As part of its global programme to bolster the rule of law in post conflict countries, Ryan said UNDP is striving to provide greater support to victims and is working with partner countries, bilateral donors and international organizations to ensure affected persons have acccess to redress. Despite national and international efforts, however, for many victims the road to justice and reparations is a long one.
"The long-term effects of crisis often leave victims struggling to confront their traumatic experiences--all too often alone," Ryan says. "From health and psychological issues, the loss of loved ones, or difficulty re-entering the public and economic spheres, the effects of conflicts often leave little time or energy to seek justice and reparations."
Suman Adhikari, a Nepali activist, said his father, a school principal in Nepal, was shot by Maoist armed forces and his body tied to a tree not far from his home. Like millions of other victims of conflict, Adhikari is still seeking justice and reparations.
"Many people have been displaced and can't find livelihoods, but no one is listening," says Adhikari, now a human rights activist at the Transitional Justice Resource Centre in Nepal, which receives advice and technical assistance from UNDP.
Other victims of abuse from Colombia, Guatemala and Bosnia and Herzegovina also spoke at the conference. While they shared a similar past of violence and suffering, their definitions of justice varied.

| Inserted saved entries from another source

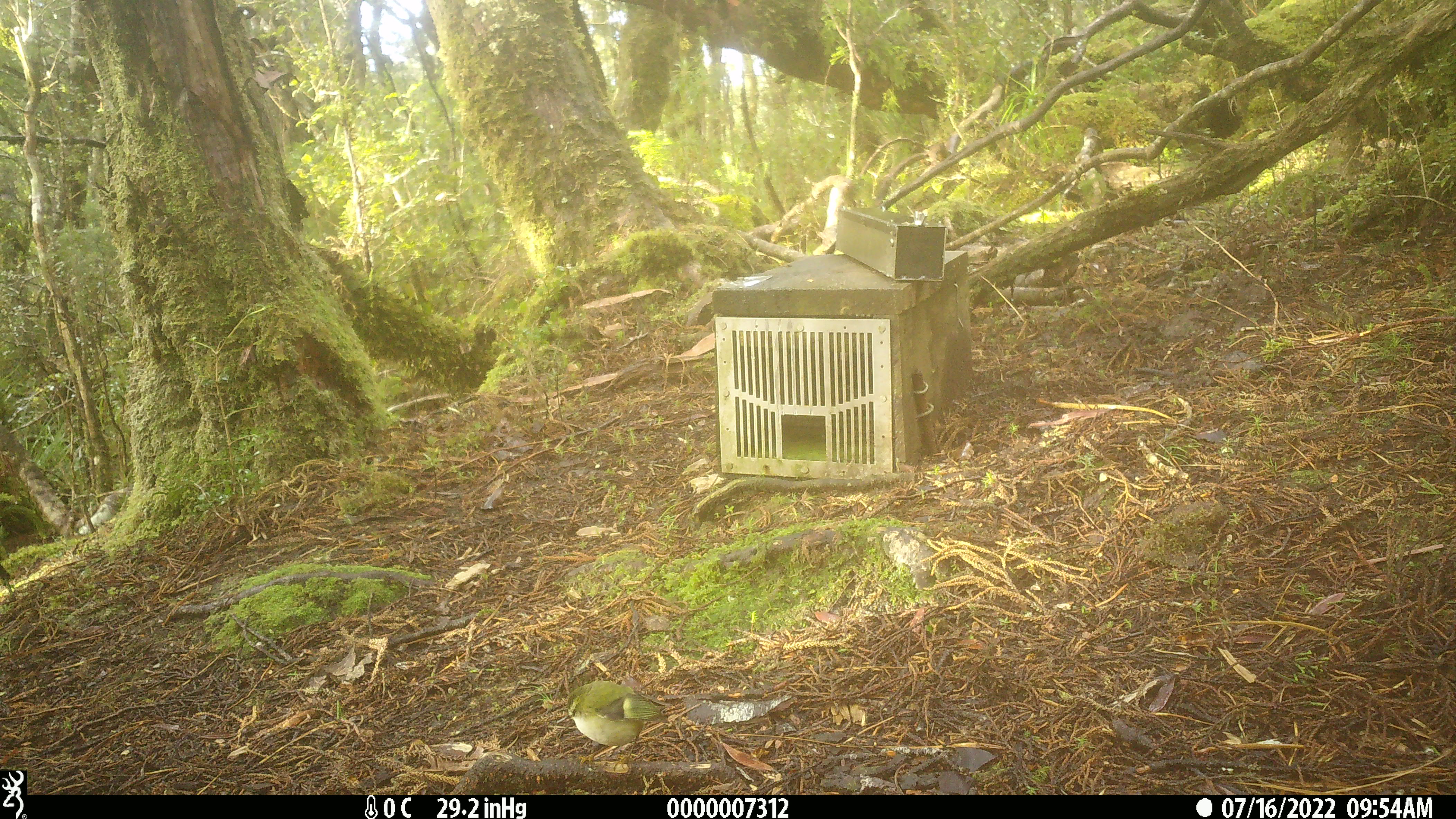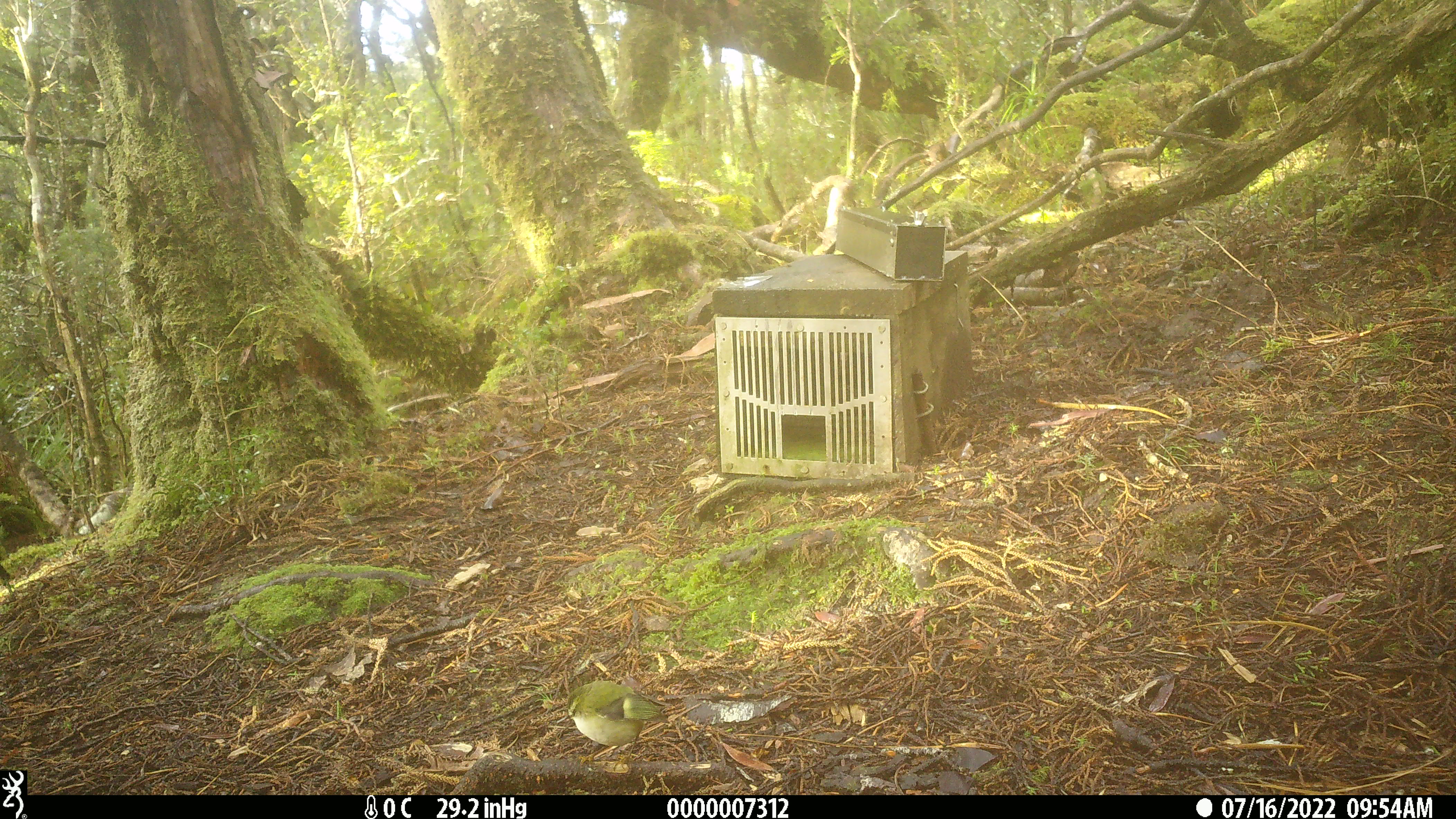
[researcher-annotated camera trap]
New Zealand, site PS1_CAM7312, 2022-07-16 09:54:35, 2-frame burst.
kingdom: Animalia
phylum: Chordata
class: Aves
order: Passeriformes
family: Acanthisittidae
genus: Acanthisitta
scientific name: Acanthisitta chloris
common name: rifleman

For Amir Kulaglic, an independent activist who barely escaped the 1995 massacre in the town of Srebrenica, Bosnia and Herzegovina, justice means ensuring that those who are responsible for inflicting suffering pay for their crimes. After losing several members of his family in the mass killing of approximately 8,000 Bosnian Muslims in his home town, Kulaglic says many of the perpetrators still enjoy impunity.

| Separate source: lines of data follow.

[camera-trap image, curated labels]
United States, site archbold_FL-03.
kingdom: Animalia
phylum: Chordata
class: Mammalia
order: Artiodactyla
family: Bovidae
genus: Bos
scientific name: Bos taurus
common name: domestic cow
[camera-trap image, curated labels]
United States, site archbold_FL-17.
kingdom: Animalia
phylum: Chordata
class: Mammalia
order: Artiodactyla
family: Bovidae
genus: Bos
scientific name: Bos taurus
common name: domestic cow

"What brings us the greatest pain is seeing those who participated in the crimes working actively in the police or employed in government positions," he says.

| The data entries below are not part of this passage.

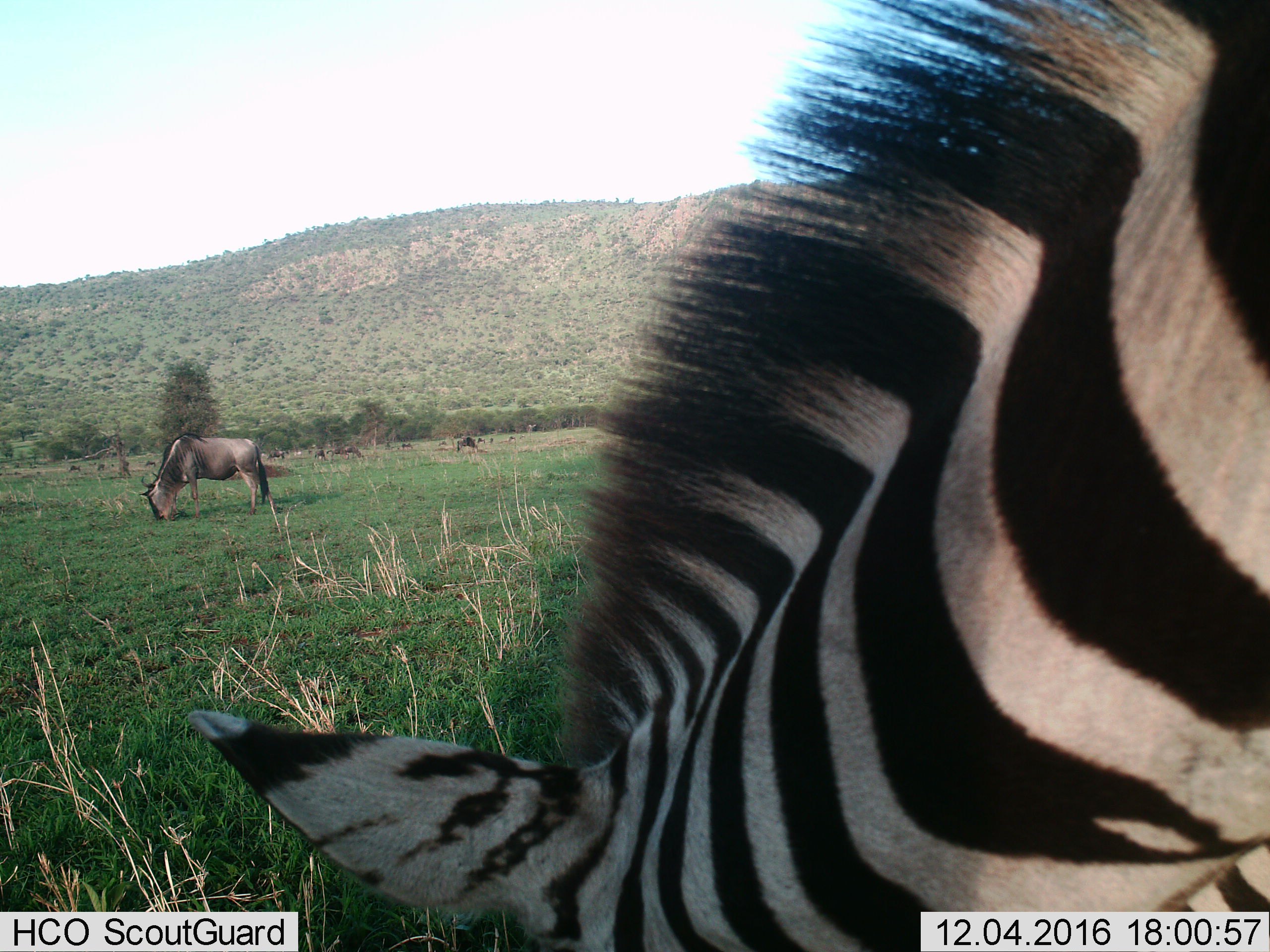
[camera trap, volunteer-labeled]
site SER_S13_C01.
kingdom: Animalia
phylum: Chordata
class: Mammalia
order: Artiodactyla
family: Bovidae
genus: Connochaetes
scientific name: Connochaetes taurinus taurinus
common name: blue wildebeest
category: wildebeestblue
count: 9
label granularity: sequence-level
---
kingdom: Animalia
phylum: Chordata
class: Mammalia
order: Perissodactyla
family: Equidae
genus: Equus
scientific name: Equus quagga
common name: plains zebra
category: zebraplains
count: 1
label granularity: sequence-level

For others, remembering those who suffered and died in conflicts is equally important. In Guatemala, a UNDP project supports the recovery and preservation of police archives, allowing the public to access proof of human rights violations, and helps families identify the remains of their loved ones.
Juan de Dios , an indigenous Mayan who suffered persecution in Guatemala, is a founding member of the Community Museum for Historical Memory for the victims of the 1980s massacres in Rabinal, Guatemala.
"The museum recovers the historical memory of our culture that has been lost in the conflict--the religion, the medicine, the dances and the music," de Dios says. "It is extremely important that younger generations know what happened so that we can recover what was lost. Remembering not only dignifies what happened, but also ensures that it never happens again."
For others yet, justice means recovering what they lost and returning to their former lives. In Colombia, UNDP has supported victims' rights to land restitution, social services, education, health and psychological support. Debora Barros, an indigenous Wayuu in Colombia who survived the massacre of women in her village by paramilitary forces, says she will never give up her quest to return to her home and claim back her life.
"We don't want to show our sadness because we don't want pity, we want justice," she says. "The international community has helped us claim back our rights. We now know we have the ability to defend ourselves as a community, as women, as fighters."
"From a legal standpoint, I am a victim," Kulaglic says. "But I don't feel like a victim, I feel like a victor because I have overcome my trauma to help others. You can call me however you want," he says. "I feel like a winner."